(Collected data)
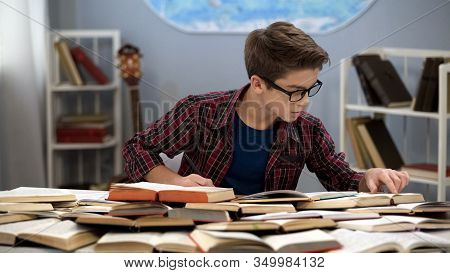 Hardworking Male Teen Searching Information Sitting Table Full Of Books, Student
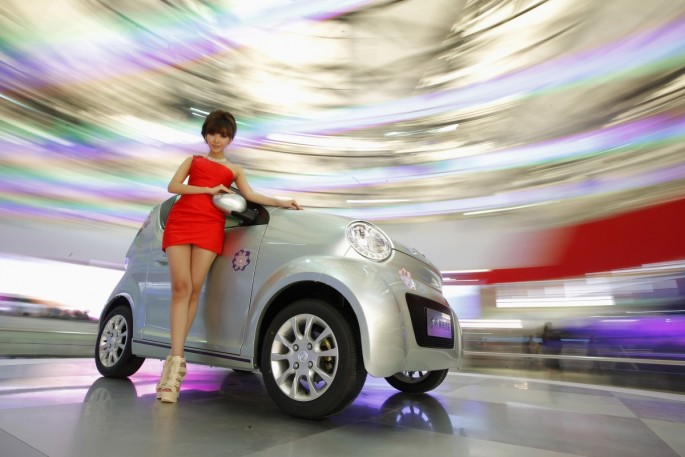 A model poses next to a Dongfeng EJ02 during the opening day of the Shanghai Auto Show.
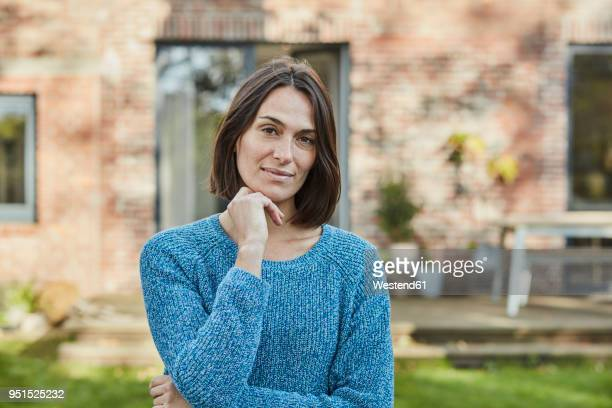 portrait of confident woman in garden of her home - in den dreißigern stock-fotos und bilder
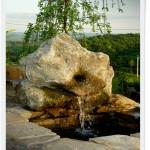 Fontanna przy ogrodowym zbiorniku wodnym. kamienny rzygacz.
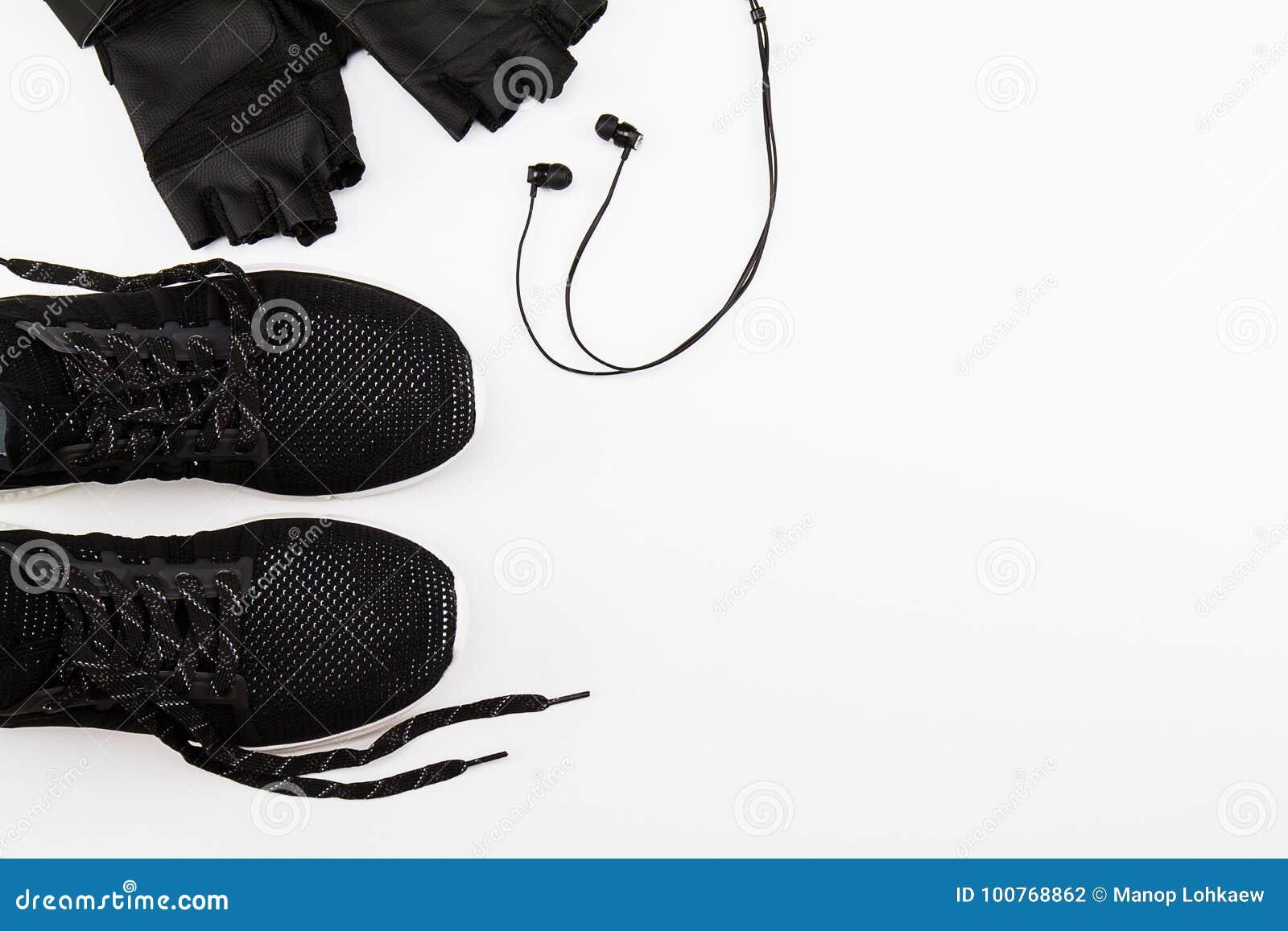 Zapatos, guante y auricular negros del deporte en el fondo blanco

Requirement: Retype each entry precisely. Skip images entirely.

Task output:
 Hardworking Male Teen Searching Information Sitting Table Full Of Books, Student
 A model poses next to a Dongfeng EJ02 during the opening day of the Shanghai Auto Show.
 portrait of confident woman in garden of her home - in den dreißigern stock-fotos und bilder
 Fontanna przy ogrodowym zbiorniku wodnym. kamienny rzygacz.
 Zapatos, guante y auricular negros del deporte en el fondo blanco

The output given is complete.